+++ Entries supplied

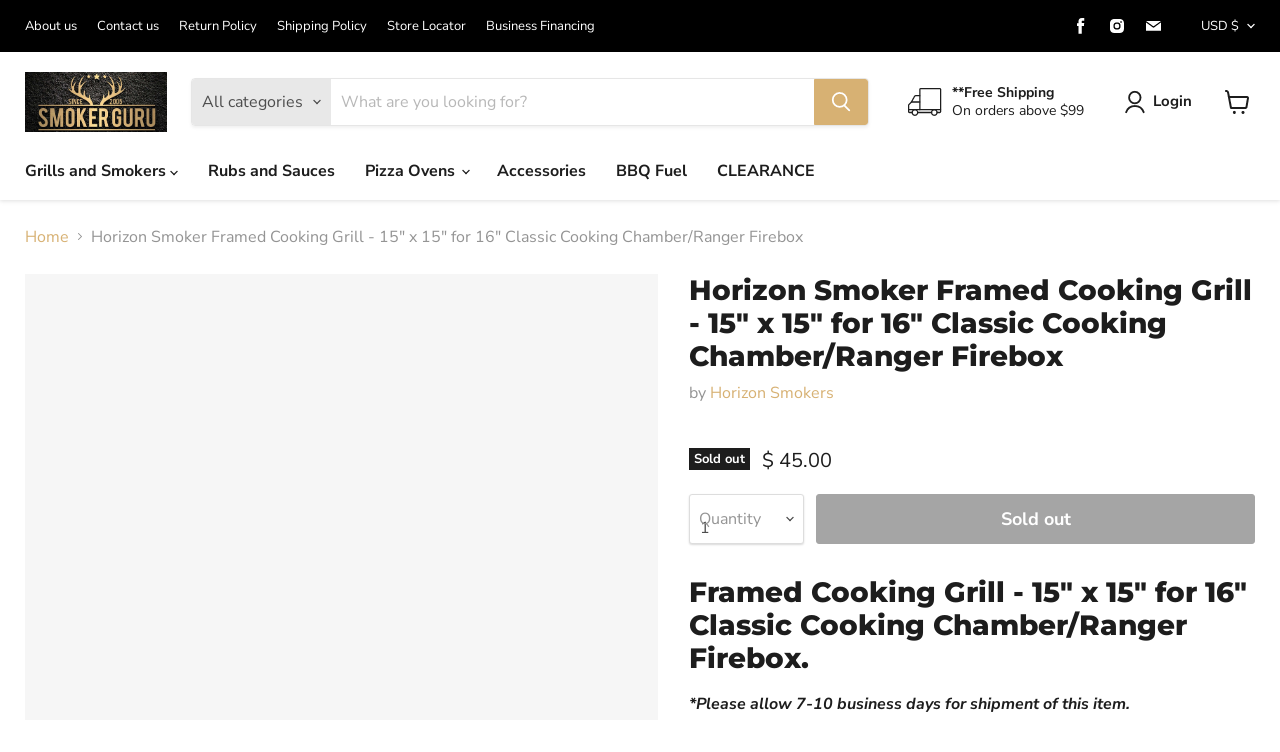

--- FILE ---
content_type: text/css
request_url: https://smokerguru.com/cdn/shop/t/36/assets/ripple.css?v=155372253603313463661737485227
body_size: 43
content:
/**
 * @license
 * Copyright Google LLC All Rights Reserved.
 *
 * Use of this source code is governed by an MIT-style license that can be
 * found in the LICENSE file at https://github.com/material-components/material-components-web/blob/master/LICENSE
 */@keyframes mdc-ripple-fg-radius-in{0%{animation-timing-function:cubic-bezier(.4,0,.2,1);transform:translate(var(--mdc-ripple-fg-translate-start, 0)) scale(1)}to{transform:translate(var(--mdc-ripple-fg-translate-end, 0)) scale(var(--mdc-ripple-fg-scale, 1))}}@keyframes mdc-ripple-fg-opacity-in{0%{animation-timing-function:linear;opacity:0}to{opacity:var(--mdc-ripple-fg-opacity, 0)}}@keyframes mdc-ripple-fg-opacity-out{0%{animation-timing-function:linear;opacity:var(--mdc-ripple-fg-opacity, 0)}to{opacity:0}}.mdc-ripple-surface{--mdc-ripple-fg-size: 0;--mdc-ripple-left: 0;--mdc-ripple-top: 0;--mdc-ripple-fg-scale: 1;--mdc-ripple-fg-translate-end: 0;--mdc-ripple-fg-translate-start: 0;-webkit-tap-highlight-color:rgba(0,0,0,0);position:relative;outline:none;overflow:hidden}.mdc-ripple-surface:before,.mdc-ripple-surface:after{position:absolute;border-radius:50%;opacity:0;pointer-events:none;content:""}.mdc-ripple-surface:before{transition:opacity 15ms linear,background-color 15ms linear;z-index:1}.mdc-ripple-surface.mdc-ripple-upgraded:before{transform:scale(var(--mdc-ripple-fg-scale, 1))}.mdc-ripple-surface.mdc-ripple-upgraded:after{top:0;left:0;transform:scale(0);transform-origin:center center}.mdc-ripple-surface.mdc-ripple-upgraded--unbounded:after{top:var(--mdc-ripple-top, 0);left:var(--mdc-ripple-left, 0)}.mdc-ripple-surface.mdc-ripple-upgraded--foreground-activation:after{animation:mdc-ripple-fg-radius-in 225ms forwards,mdc-ripple-fg-opacity-in 75ms forwards}.mdc-ripple-surface.mdc-ripple-upgraded--foreground-deactivation:after{animation:mdc-ripple-fg-opacity-out .15s;transform:translate(var(--mdc-ripple-fg-translate-end, 0)) scale(var(--mdc-ripple-fg-scale, 1))}.mdc-ripple-surface:before,.mdc-ripple-surface:after{background-color:#000}.mdc-ripple-surface:hover:before{opacity:.04}.mdc-ripple-surface.mdc-ripple-upgraded--background-focused:before,.mdc-ripple-surface:not(.mdc-ripple-upgraded):focus:before{transition-duration:75ms;opacity:.12}.mdc-ripple-surface:not(.mdc-ripple-upgraded):after{transition:opacity .15s linear}.mdc-ripple-surface:not(.mdc-ripple-upgraded):active:after{transition-duration:75ms;opacity:.12}.mdc-ripple-surface.mdc-ripple-upgraded{--mdc-ripple-fg-opacity: .12}.mdc-ripple-surface:before,.mdc-ripple-surface:after{top:-50%;left:-50%;width:200%;height:200%}.mdc-ripple-surface.mdc-ripple-upgraded:after{width:var(--mdc-ripple-fg-size, 100%);height:var(--mdc-ripple-fg-size, 100%)}.mdc-ripple-surface[data-mdc-ripple-is-unbounded]{overflow:visible}.mdc-ripple-surface[data-mdc-ripple-is-unbounded]:before,.mdc-ripple-surface[data-mdc-ripple-is-unbounded]:after{top:0%;left:0%;width:100%;height:100%}.mdc-ripple-surface[data-mdc-ripple-is-unbounded].mdc-ripple-upgraded:before,.mdc-ripple-surface[data-mdc-ripple-is-unbounded].mdc-ripple-upgraded:after{top:var(--mdc-ripple-top, 0% );left:var(--mdc-ripple-left, 0% );width:var(--mdc-ripple-fg-size, 100%);height:var(--mdc-ripple-fg-size, 100%)}.mdc-ripple-surface[data-mdc-ripple-is-unbounded].mdc-ripple-upgraded:after{width:var(--mdc-ripple-fg-size, 100%);height:var(--mdc-ripple-fg-size, 100%)}.mdc-ripple-surface--primary:before,.mdc-ripple-surface--primary:after{background-color:#6200ee;background-color:var(--mdc-theme-primary, #6200ee)}.mdc-ripple-surface--primary:hover:before{opacity:.04}.mdc-ripple-surface--primary.mdc-ripple-upgraded--background-focused:before,.mdc-ripple-surface--primary:not(.mdc-ripple-upgraded):focus:before{transition-duration:75ms;opacity:.12}.mdc-ripple-surface--primary:not(.mdc-ripple-upgraded):after{transition:opacity .15s linear}.mdc-ripple-surface--primary:not(.mdc-ripple-upgraded):active:after{transition-duration:75ms;opacity:.12}.mdc-ripple-surface--primary.mdc-ripple-upgraded{--mdc-ripple-fg-opacity: .12}.mdc-ripple-surface--accent:before,.mdc-ripple-surface--accent:after{background-color:#018786;background-color:var(--mdc-theme-secondary, #018786)}.mdc-ripple-surface--accent:hover:before{opacity:.04}.mdc-ripple-surface--accent.mdc-ripple-upgraded--background-focused:before,.mdc-ripple-surface--accent:not(.mdc-ripple-upgraded):focus:before{transition-duration:75ms;opacity:.12}.mdc-ripple-surface--accent:not(.mdc-ripple-upgraded):after{transition:opacity .15s linear}.mdc-ripple-surface--accent:not(.mdc-ripple-upgraded):active:after{transition-duration:75ms;opacity:.12}.mdc-ripple-surface--accent.mdc-ripple-upgraded{--mdc-ripple-fg-opacity: .12}
/*# sourceMappingURL=/cdn/shop/t/36/assets/ripple.css.map?v=155372253603313463661737485227 */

++++++

**Exercise requirements**
Please state how many lines in the records above hold the word "https", giving only the number.

**Response below**
2